*** INFORMATION GIVEN ***

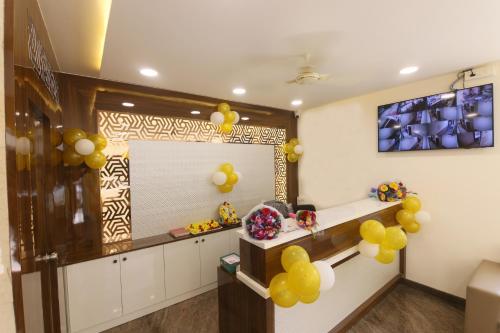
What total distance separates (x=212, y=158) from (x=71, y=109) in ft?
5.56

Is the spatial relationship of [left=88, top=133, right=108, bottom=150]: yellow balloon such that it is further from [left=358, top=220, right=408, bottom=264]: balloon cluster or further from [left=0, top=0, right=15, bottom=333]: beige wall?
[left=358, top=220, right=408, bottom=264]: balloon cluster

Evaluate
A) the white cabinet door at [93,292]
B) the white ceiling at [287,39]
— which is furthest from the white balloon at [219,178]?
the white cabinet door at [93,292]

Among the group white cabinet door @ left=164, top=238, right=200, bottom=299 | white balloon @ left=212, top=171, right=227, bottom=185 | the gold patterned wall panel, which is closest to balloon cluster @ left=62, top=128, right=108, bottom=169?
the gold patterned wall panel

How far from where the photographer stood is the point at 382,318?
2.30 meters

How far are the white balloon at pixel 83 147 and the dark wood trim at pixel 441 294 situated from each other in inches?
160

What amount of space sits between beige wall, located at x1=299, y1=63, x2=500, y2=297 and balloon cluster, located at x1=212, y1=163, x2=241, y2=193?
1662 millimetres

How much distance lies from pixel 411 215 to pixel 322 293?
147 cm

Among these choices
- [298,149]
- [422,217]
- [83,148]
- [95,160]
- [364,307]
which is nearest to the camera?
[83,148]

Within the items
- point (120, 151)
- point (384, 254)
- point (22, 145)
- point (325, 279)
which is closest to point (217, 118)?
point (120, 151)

***
*** INFORMATION GIVEN ***

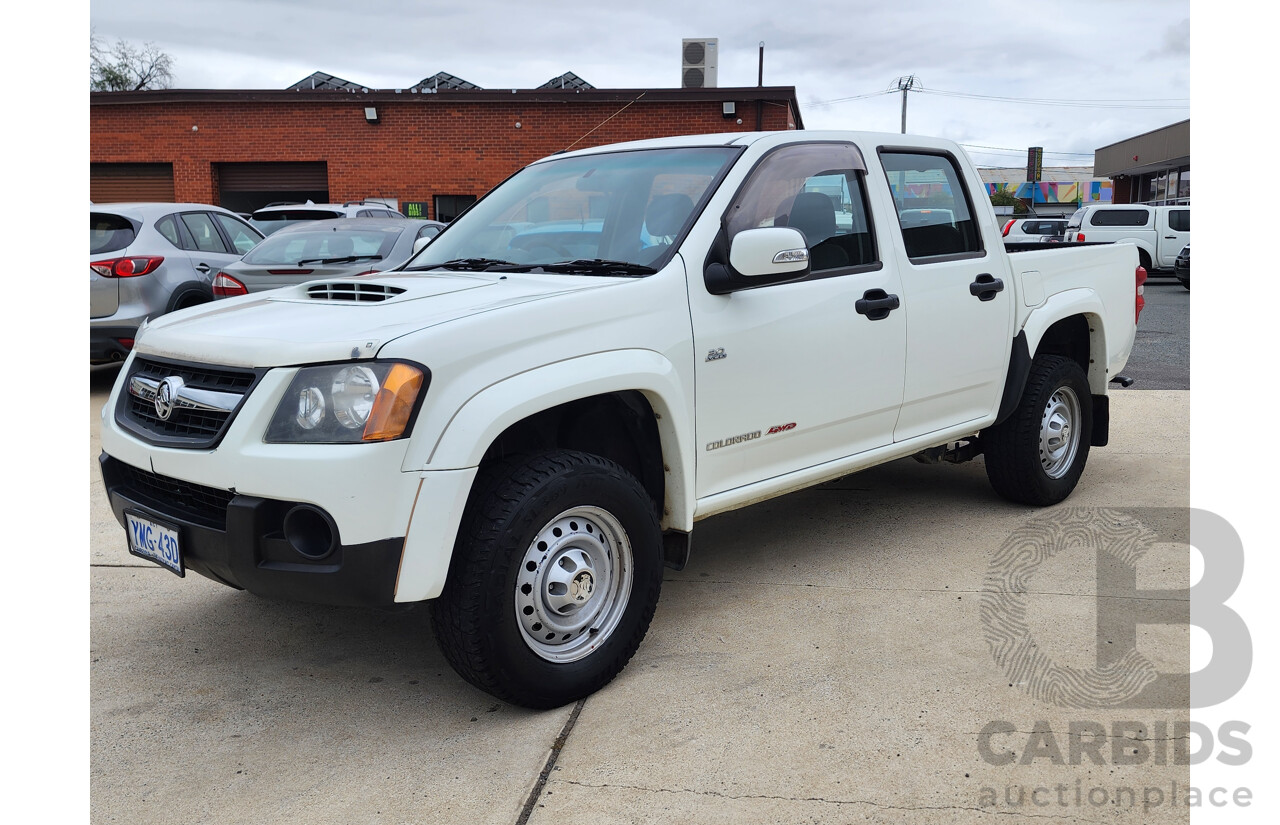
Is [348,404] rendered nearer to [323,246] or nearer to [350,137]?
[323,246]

***

*WORK INSTRUCTIONS*. Gather each line of the data above in which the word "bottom" appears, and copy those lines out in full.

*TASK RESULT*.
Is the spatial relationship of [left=88, top=133, right=108, bottom=150]: yellow balloon such that it is further from [left=358, top=220, right=408, bottom=264]: balloon cluster or further from [left=0, top=0, right=15, bottom=333]: beige wall?
[left=358, top=220, right=408, bottom=264]: balloon cluster
Among the group white cabinet door @ left=164, top=238, right=200, bottom=299 | white balloon @ left=212, top=171, right=227, bottom=185 | the gold patterned wall panel, which is closest to balloon cluster @ left=62, top=128, right=108, bottom=169?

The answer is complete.